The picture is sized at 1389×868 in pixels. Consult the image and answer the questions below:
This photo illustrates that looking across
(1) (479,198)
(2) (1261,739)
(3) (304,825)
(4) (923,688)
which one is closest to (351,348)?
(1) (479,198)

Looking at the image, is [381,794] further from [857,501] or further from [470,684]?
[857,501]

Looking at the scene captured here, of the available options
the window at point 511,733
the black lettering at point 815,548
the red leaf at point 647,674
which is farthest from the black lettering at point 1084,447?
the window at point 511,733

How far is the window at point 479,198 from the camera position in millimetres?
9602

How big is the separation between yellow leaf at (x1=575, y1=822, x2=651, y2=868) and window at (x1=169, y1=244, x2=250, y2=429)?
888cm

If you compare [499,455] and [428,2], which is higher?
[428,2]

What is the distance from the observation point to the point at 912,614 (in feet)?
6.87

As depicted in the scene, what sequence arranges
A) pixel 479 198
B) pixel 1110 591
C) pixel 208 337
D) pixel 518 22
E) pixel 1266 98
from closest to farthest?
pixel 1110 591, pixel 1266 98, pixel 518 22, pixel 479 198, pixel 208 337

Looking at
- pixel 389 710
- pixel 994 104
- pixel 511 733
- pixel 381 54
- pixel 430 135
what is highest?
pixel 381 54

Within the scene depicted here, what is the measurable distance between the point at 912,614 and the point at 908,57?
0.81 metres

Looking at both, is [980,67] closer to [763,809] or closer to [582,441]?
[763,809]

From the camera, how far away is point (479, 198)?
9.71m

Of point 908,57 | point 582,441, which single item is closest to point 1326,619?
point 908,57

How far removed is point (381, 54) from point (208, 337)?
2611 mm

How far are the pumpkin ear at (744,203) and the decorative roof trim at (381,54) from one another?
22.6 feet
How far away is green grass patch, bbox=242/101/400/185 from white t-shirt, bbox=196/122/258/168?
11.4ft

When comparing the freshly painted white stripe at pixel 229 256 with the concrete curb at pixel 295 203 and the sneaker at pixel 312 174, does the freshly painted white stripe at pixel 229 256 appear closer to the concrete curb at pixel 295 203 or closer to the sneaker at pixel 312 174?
---
What needs to be done
Rescale the lines starting at the one that has "Within the scene" and running to the end, writing out every line again, requests included. Multiply each number in the answers (point coordinates and distances) by 1.65, and round each one to as many decimal places as it had, with halves rounded up.

Solution
Within the scene depicted here, what is the measurable distance between the point at 912,614 and the point at 908,57?
1.34 metres

Looking at both, is [980,67] closer to [763,809] or closer to [582,441]?
[1259,1335]

From the camera, how far away is point (479, 198)?
16.02m

Of point 908,57 | point 582,441, which single item is closest to point 1326,619?
point 1498,94

How far removed is point (381, 54) from point (208, 337)?
4308 mm

How far are the pumpkin ear at (744,203) and the decorative roof trim at (381,54) from one another?
37.3 feet
How far away is green grass patch, bbox=242/101/400/185 from white t-shirt, bbox=196/122/258/168?
18.8ft

When comparing the freshly painted white stripe at pixel 229 256 with the concrete curb at pixel 295 203 and the sneaker at pixel 312 174, does the freshly painted white stripe at pixel 229 256 appear closer to the concrete curb at pixel 295 203 or closer to the sneaker at pixel 312 174?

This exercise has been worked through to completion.